### [PROVIDED TEXT]
** Start **

I have burks and I am over 225lbs and they are the best pair of kitchen shoes that i have owned


----------



## ryan009 (Dec 13, 2011)

Sorry that last post was me I have burks and they are awesome kitchen shoes well worth the money and I am over 225lbs. They have very high arcs so if you have flat feet they are not the shoe for you


----------



## Iceman (Jan 4, 2011)

OK. A month or so ago I took a crummy 1-night job, for which I had to shave and buy a pair of "black" shoes. All I had at that time were shoes of other colors not including black. As it was, being generally broke, I went to a "Goodwill Store". I bought a pair of _"Lehigh"_ Steel Toe Service Oxford shoes. I paid $10 otd. When I buy shoes new again, I might not get this exact pair, but I will get this brand. They are the toughest shoes I've had since I can remember. They feel really good once you break them in.


----------



## chefedb (Apr 3, 2010)

Wont wear clogs, I find them a bit dangerous when worn on rubber matting.


----------



## gabby94 (Feb 14, 2012)

For all of you chefs who swear against clogs, not all clogs are created equal.  Clog does not necessarily mean open back nor wooden.  If you are looking for superior support, closed back and non-slip go for Sanita.  They are newer to Canada but the most popular in Europe.  You will pay about about $115 - 150 but they will last you twice as long as any other shoe on the market and you can find them many places in Vancouver.


----------



## pirate-chef (Jan 25, 2012)

** End **

### [TASK 1]
Answer these questions about the shoe thread, one line each:
(a) What brand of steel toe service oxford shoes did Iceman buy at the Goodwill Store, and what was the price?
(b) According to ryan009, who should not buy burks?
(c) What price range does gabby94 give for Sanita?
### [TASK 2]
Summarize the shoe thread in two sentences.

### [INFORMATION PROVIDED]
** Start **

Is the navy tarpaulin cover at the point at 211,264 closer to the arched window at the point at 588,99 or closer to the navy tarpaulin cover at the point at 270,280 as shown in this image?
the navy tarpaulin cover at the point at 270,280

** End **

### [EXPECTED ANSWER 1]
(a) Lehigh, for $10.
(b) People with flat feet.
(c) About $115–150.

### [EXPECTED ANSWER 2]
ryan009 praises burks as awesome kitchen shoes well worth the money but warns they are not for people with flat feet, and Iceman calls a $10 pair of Lehigh steel toe oxfords from a Goodwill Store the toughest shoes in memory. chefedb won't wear clogs because they seem a bit dangerous on rubber matting, while gabby94 argues that not all clogs are equal and recommends closed-back, non-slip Sanita clogs at about $115–150, saying they last twice as long as any other shoe.